**Yanıtlanacak Sorular**
(1) Punk konulu metne göre aşağıdaki soruları yanıtlayınız:
(a) Tolga'ya göre punk'ın önerisi neydi?
(b) Tolga direnmeyi insan açısından nasıl tanımlıyor?
(c) İkinci paragrafa göre dile getirilen meseleler dünden bugüne nasıl bir değişim göstermiştir?
(2) Punk konulu metindeki "Tolga: Punk güzel bir fikirdi" diye başlayan paragrafı, temel bilgilerini koruyarak madde işaretli bir liste hâline getiriniz.
(3) Punk konulu metni kaldığı yerden sürdürünüz.

**Metin Parçası**
################
Tolga: Punk güzel bir fikirdi ve bu fikir hâlâ hayatta… Önerisi şuydu; kendin yap, kendi kendine yap. Bu bir sounda hapsolmak demek değildi. “Do it yourself” fikri yeşerdi ve punk’ı artık sinemada, edebiyatta, grafitide, modada ya da müziğin herhangi bir tarzında görmek mümkün. Karşı koymak, bir duruş olarak her zaman var olacaktır. Bu insanın hayatta kalma biçimi, yani direnmek demek.
Direnmek zaten şarkılarınızda da öne çıkan meselelerden biri. Şarkılarınızda işlediğiniz çevresel sorunlar, küreselleşen ekonomi, sistem, hak, hukuk, sansür, savaşlara karşı tutumunuz zaten karşı çıkışın merkezinde yer alıyor. Dünden bugüne dile getirdiğiniz meseleler katlanarak şiddetini artırmış durumda. Ve her anlamda bir şiddet sarmalının içindeyiz. Nasıl hissediyorsunuz kendinizi?
################
**Verilen Malzeme**

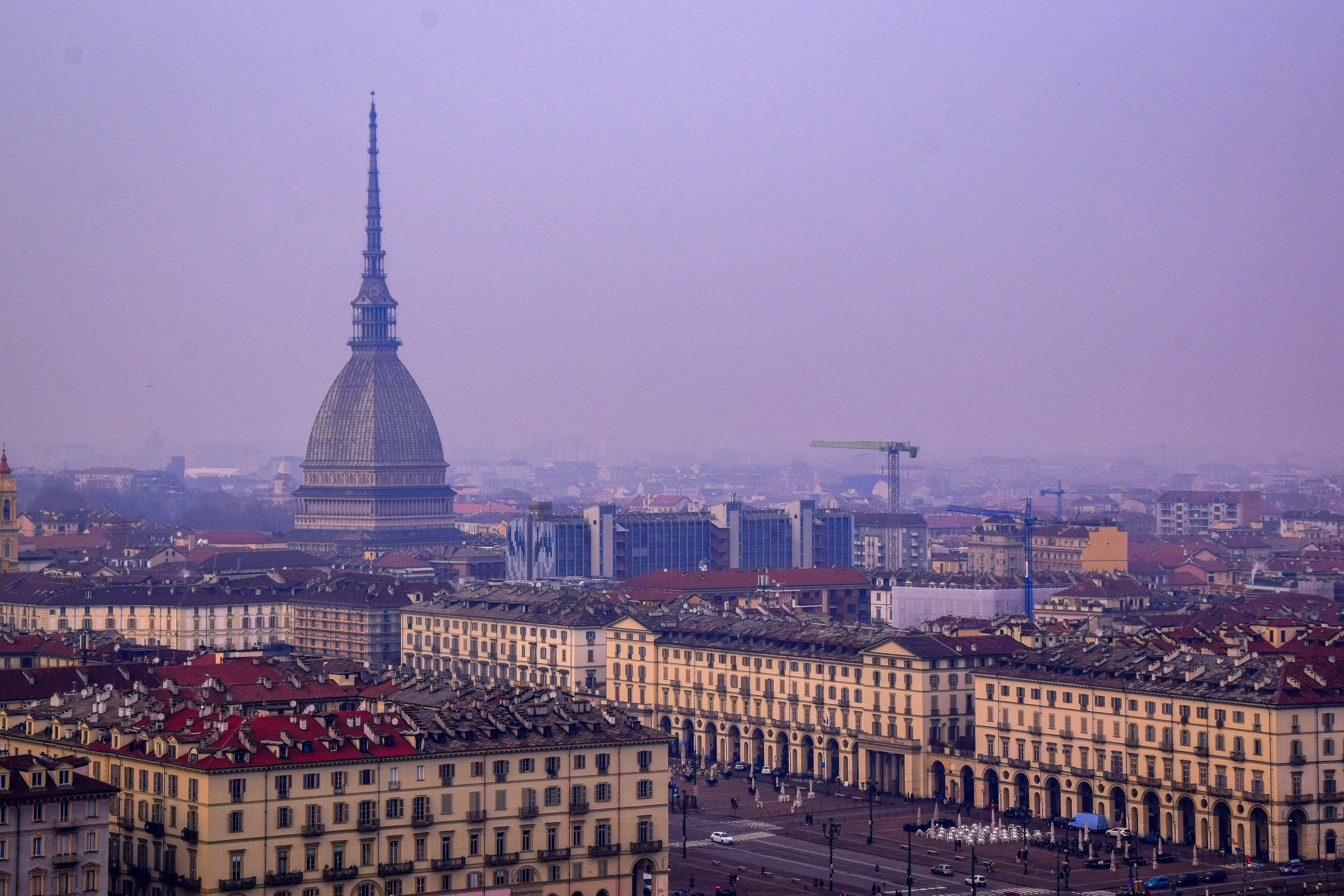 a large building in a city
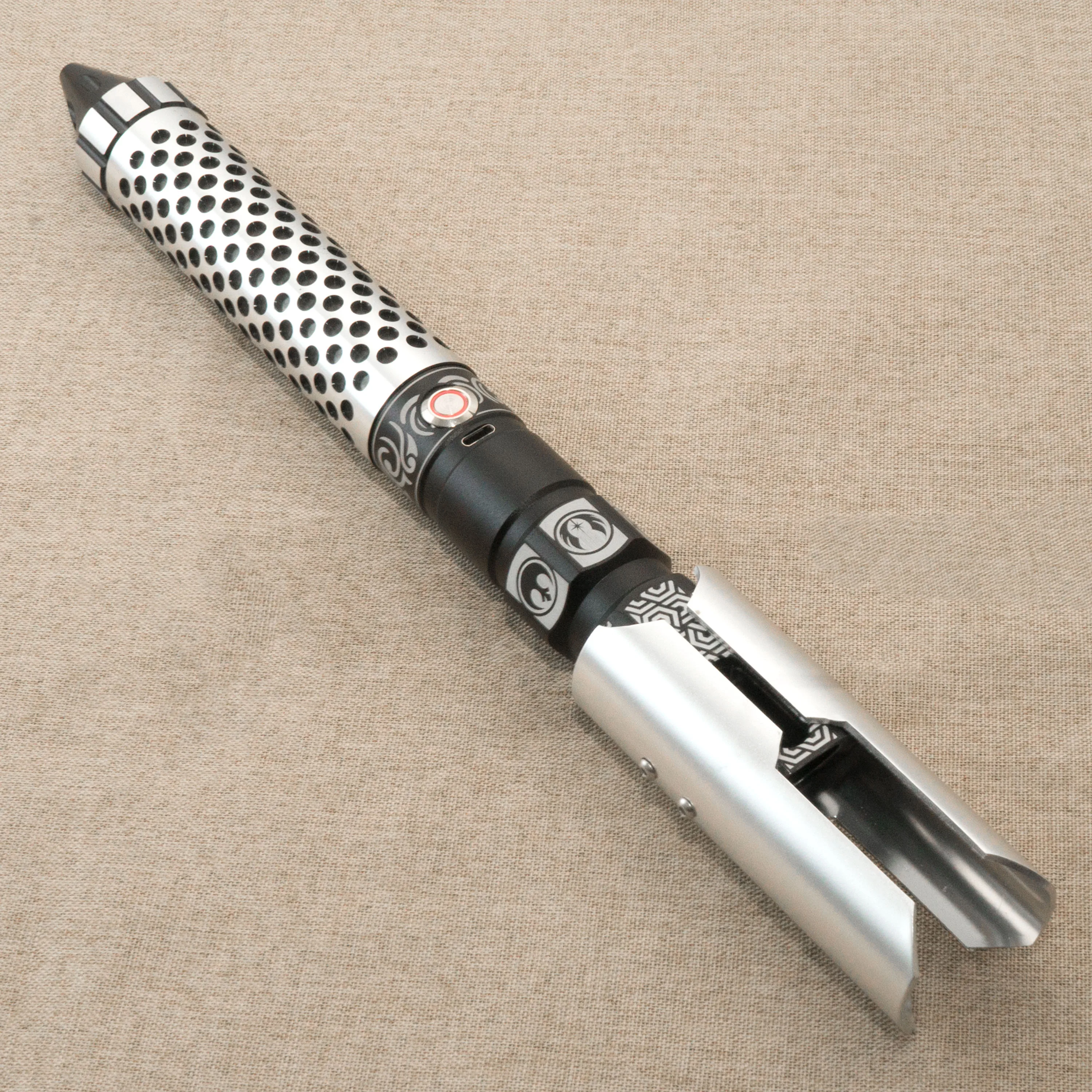 Jedi Knight Neo Pixel Smooth Swing Modello di incisione limitata Heavy Dueling Impugnatura in metallo Tipo-C Jedi Cosplay Giocattoli Spada laser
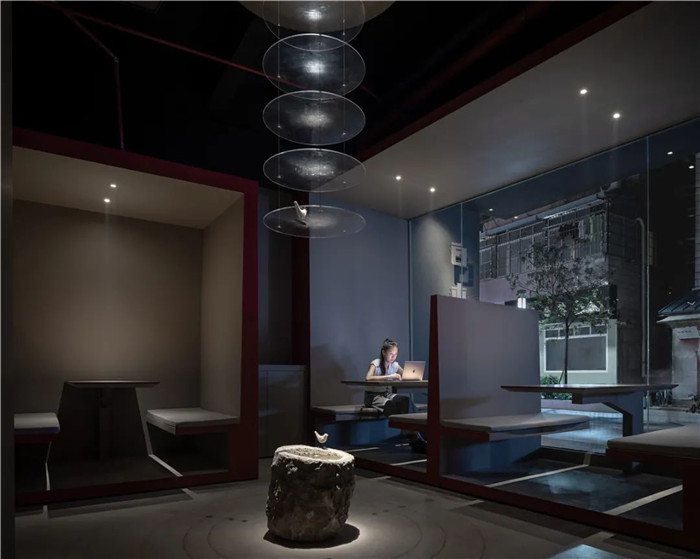 鄭州燒烤店裝修不走尋常路  文藝范燒烤店看起來！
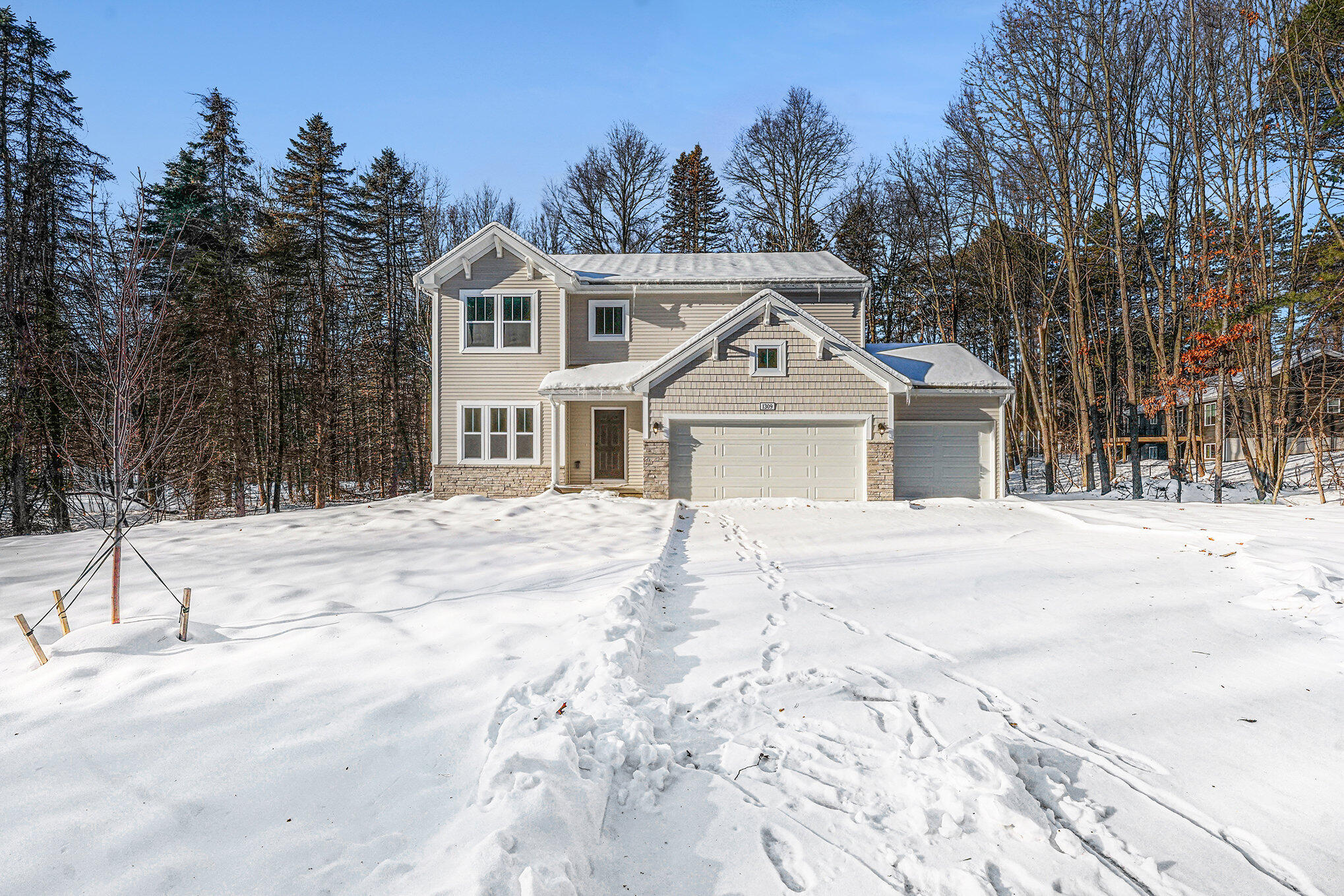 1309 Grosvenor Drive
################
**Görev Yanıtları**
(1)
(a) Kendin yap, kendi kendine yap.
(b) İnsanın hayatta kalma biçimi olarak tanımlıyor.
(c) Katlanarak şiddetini artırmıştır.

(2)
- Punk güzel bir fikirdi ve bu fikir hâlâ yaşıyor.
- Önerisi "kendin yap" idi; bu, bir sounda hapsolmak anlamına gelmiyordu.
- "Do it yourself" fikri yeşerdi; punk artık sinemada, edebiyatta, grafitide, modada ve müziğin herhangi bir tarzında görülebiliyor.
- Bir duruş olarak karşı koymak her zaman var olacak; bu, insanın hayatta kalma biçimi olan direnmektir.

(3)
Oğuz: Bazen çaresiz hissettiğiniz anlar olmuştur; şimdi sürekli bu duyguyla yaşamaya mecbur bırakıldık.
Tolga: Biz evrensel doğruları savunduk. Yaşadığımız toplumda gördüğümüz yanlışlıklarla, kendi kaba saba genç ve dinamik karşı koyuşumuzla başa çıkmaya çalıştık. Bir sonuca varmak gibi bir gayemiz olmadı hiç; o yüzden Rashit’in mücadelesini kaybettiğimiz bir savaş gibi asla görmedim. Biz vardık ve bu toplum bizi istemiyordu. Bir varoluş mücadelesi verdik, hâlâ da aynı mücadele içindeyiz. Biz bir geleneğin parçalarıyız; belki binlerce yıl daha sürecek bir mücadelenin… Kalbimiz soldan attı hep.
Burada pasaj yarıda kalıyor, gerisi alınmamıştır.